When writing an email, professionals in the workplace often provide evidence in the form of attachments (e.g. “these numbers show we have a problem in shipping”), not as explicit data quoted in the body of the text itself. Additionally, many times people in a workplace will want to initiate a conversation in writing that they then conclude in person. Frequently, there will be those who are reluctant to commit ideas to writing–while at the same time there will be others who insist that everything must be written down. Balancing these forces requires that people pay careful attention to the specific demands of their different audiences.



Businesses and government agencies thrive on structure. This, inevitably, meansĀ forms. New patients need to have their medical histories taken and documented in a consistent fashion that allows all parties to find the information they need for that patient’s health in a short amount of time without errors. Insurance companies need to be able to examine which party was responsible for a car accident and to what extent the damage being repaired matches the nature of the crash as reported. Team leaders need to know which deadlines exist and what funding is available as they make requests for personnel or resources.

Ultimately, forms are typically not documents like essays.
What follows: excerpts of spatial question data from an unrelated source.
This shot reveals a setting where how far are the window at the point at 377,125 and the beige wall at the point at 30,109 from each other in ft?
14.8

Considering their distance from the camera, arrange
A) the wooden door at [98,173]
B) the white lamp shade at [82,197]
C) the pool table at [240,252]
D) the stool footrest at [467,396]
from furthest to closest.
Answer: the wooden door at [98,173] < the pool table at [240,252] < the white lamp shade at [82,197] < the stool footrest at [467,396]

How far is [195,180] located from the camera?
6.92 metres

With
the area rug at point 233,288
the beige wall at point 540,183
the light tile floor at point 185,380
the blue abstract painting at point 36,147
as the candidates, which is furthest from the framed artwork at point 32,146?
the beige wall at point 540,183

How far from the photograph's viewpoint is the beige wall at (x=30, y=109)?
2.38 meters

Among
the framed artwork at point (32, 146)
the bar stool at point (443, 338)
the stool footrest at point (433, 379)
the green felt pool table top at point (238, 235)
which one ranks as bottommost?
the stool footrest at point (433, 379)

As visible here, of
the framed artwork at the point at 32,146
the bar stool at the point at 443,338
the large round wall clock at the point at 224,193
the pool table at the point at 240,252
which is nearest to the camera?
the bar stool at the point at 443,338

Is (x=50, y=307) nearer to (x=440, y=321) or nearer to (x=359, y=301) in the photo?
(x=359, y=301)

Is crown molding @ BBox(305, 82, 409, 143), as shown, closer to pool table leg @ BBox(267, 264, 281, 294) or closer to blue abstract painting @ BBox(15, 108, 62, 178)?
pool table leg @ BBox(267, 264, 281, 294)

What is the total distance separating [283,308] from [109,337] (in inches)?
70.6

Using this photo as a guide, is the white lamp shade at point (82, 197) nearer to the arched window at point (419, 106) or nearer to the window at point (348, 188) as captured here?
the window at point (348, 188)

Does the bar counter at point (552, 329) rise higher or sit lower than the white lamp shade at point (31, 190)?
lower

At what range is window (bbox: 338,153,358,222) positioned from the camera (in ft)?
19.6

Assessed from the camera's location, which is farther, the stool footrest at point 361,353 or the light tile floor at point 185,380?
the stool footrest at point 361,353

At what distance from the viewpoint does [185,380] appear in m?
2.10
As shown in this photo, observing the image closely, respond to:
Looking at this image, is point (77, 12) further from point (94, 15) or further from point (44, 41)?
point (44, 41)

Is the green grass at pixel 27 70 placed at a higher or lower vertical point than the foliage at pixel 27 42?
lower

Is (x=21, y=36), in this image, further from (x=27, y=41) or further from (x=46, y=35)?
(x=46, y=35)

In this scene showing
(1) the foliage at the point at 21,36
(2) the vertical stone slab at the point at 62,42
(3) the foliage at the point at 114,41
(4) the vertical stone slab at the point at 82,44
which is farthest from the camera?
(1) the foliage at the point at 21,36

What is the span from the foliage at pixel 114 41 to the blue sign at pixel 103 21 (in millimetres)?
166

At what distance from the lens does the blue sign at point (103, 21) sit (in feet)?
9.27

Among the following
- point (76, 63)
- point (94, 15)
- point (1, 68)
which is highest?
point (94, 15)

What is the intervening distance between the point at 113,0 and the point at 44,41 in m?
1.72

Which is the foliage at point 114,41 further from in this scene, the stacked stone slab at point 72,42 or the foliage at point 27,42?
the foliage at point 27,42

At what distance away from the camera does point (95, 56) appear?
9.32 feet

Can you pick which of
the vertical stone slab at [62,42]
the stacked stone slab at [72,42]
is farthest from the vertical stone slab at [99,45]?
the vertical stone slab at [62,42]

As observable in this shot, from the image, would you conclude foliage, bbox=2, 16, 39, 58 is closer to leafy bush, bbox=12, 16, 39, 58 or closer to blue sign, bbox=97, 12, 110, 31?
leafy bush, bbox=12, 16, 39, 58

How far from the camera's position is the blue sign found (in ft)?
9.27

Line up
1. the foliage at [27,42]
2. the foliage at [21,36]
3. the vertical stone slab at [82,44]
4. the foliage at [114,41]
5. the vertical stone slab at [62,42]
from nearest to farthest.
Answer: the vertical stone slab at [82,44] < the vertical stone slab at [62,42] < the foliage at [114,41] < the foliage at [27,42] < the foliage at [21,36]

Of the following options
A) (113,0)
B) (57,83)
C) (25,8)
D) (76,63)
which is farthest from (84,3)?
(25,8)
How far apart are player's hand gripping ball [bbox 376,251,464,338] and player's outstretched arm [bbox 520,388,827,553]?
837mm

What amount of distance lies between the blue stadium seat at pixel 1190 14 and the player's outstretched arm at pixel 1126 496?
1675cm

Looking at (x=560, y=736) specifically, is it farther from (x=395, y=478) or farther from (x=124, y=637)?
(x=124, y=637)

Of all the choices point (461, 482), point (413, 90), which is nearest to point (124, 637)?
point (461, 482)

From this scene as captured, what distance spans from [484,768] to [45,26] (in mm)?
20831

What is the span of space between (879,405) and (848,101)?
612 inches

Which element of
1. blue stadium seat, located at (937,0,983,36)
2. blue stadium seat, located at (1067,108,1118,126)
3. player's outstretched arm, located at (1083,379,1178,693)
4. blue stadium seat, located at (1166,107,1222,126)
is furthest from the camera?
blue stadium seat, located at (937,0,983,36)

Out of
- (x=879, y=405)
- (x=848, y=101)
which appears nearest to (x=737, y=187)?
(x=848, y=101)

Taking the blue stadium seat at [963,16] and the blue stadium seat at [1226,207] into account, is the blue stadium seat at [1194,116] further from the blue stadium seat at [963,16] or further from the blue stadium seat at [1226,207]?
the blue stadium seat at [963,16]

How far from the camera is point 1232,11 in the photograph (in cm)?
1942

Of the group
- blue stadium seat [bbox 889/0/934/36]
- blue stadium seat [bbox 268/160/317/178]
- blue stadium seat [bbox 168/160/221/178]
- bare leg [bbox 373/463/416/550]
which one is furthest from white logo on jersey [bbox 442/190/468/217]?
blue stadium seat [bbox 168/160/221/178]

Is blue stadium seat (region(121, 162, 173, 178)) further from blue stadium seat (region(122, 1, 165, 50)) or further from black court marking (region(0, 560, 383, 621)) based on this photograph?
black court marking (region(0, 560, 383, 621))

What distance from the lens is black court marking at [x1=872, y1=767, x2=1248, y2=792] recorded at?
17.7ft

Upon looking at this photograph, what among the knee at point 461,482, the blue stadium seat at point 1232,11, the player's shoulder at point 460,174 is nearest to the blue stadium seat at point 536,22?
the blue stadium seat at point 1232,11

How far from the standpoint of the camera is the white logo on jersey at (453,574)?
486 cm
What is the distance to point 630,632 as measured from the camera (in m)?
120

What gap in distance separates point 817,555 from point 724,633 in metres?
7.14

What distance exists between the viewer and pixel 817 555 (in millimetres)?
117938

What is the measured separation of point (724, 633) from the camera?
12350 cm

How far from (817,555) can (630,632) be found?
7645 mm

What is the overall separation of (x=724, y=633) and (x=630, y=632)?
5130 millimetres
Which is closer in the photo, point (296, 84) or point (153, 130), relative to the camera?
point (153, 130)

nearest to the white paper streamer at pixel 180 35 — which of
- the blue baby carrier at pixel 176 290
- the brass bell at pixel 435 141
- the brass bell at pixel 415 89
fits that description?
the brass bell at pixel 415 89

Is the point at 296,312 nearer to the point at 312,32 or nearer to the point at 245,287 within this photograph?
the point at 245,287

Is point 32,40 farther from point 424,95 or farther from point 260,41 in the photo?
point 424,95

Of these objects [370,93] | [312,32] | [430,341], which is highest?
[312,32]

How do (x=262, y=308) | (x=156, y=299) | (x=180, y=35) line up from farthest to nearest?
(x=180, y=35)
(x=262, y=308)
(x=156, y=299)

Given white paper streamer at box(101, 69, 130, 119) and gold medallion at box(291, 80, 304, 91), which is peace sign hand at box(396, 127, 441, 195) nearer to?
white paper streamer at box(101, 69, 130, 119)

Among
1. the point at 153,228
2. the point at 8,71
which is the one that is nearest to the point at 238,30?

They are often presented to the user as a series of options and a small handful of written sections–and often these written sections are minimal but unavoidable. What that means is that the obligation of the person filling out the form is to provide as much information as possible with as few words as possible, and to do so without personal interpretation except where specifically asked for–a driver might have exceeded the posted speed limit (not “floored it like a maniac”) or a patient might have presented with a sore throat (not “acted like he has the flu”).

Forms seldom acknowledge personal opinion, artistic expression, or the convenience of the person completing them. Instead, they are about fulfilling a function that seems essential to someone in a position of authority. In this way, they are very similar to academic arguments. Likewise, forms do not put the person writing the form at the center of the document. Forms make the information itself a priority. This is, once again, like academic writing. However, academic writing puts a much greater priority on explaining reasoning and providing analysis, whereas many forms want simple data reporting.


Other Workplace Communication

There are always exceptions to the general guidelines included here. Presentations using slides represent a form of writing, but that skillset is specific enough to be best handled in the context of speech courses or technical writing courses. Likewise, grant proposals, findings reports, and even engineering surveys are all forms of writing that require research in their creation and that are shaped by their specific audiences that they no longer resemble college essays.

The reality is that using research to inform a decision is not even limited to writing. Buying a car, taking a job, and even picking a class can all benefit from learning more about the situation, looking at that knowledge critically, and drawing conclusions from that research.